1967: Lougheed wins his seat of Calgary West in the provincial election. Five other Tories are elected as well. Party becomes official Opposition to the governing Social Credit party.
1971: Tories defeat the government of Harry Strom in provincial election. They take 49 of 70 seats to end a 36-year Social Credit dynasty. One of Lougheed's first acts is to increase royalties paid by oil companies.
1975: Tories win second election with 69 of 75 seats and 62 per cent of popular vote.
1976: Lougheed creates Alberta Heritage Savings Trust Fund as a nest egg for future generations. It is funded by a portion of royalties deposited into long-term investments.

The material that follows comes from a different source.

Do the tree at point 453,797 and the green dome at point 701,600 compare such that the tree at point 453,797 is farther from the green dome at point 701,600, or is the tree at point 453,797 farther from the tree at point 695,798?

1978: Syncrude Canada oilsands project completed with provincial financial support. Tories also establish Alberta Oilsands Technology and Research Authority to develop technology for non-conventional oil production.
1979: Although their popular vote dips to 57 per cent, Tories win third election with 74 of 79 seats.
1980: A $300-million endowment establishes the Alberta Heritage Foundation for Medical Research.
1981: Lougheed and Trudeau reach an energy pricing agreement that ensures the federal government negotiates oil and natural gas prices with Alberta.
1982: Supreme Court of Canada rules Ottawa can't legally tax provincially owned oil and gas wells. Federal Energy Minister Marc Lalonde amends the national energy program.
1982: Lougheed works to, in his words, "defend the provinces against ... steamroller tactics" during talks to patriate the Constitution. He is most against an amending formula he feels gives too much power to Ontario and Quebec. It is eventually changed to give no province a veto, but which allows provinces to opt out of amendments that would reduce their powers.
1982: Lougheed's Tories win their fourth straight majority with 75 of 79 seats and 62 per cent of popular vote.
1985: "The Canadian Encyclopedia" is launched to celebrate Alberta's 75th anniversary. Lougheed's government funds its research and donates a copy to every school and library in Canada.
1985: Resigns as premier effective Nov. 1.
1986: Steps down as the legislature member for Calgary West on Feb. 28. Named a companion of the Order of Canada
1989: Named to the Alberta Order of Excellence.
2012: Institute for Research on Public Policy names Lougheed the best Canadian premier in the last 40 years. L. Ian MacDonald, editor in chief of the institute's magazine Policy Options, says: "It wasn't even close. It was like watching Secretariat win the Belmont by 31 lengths."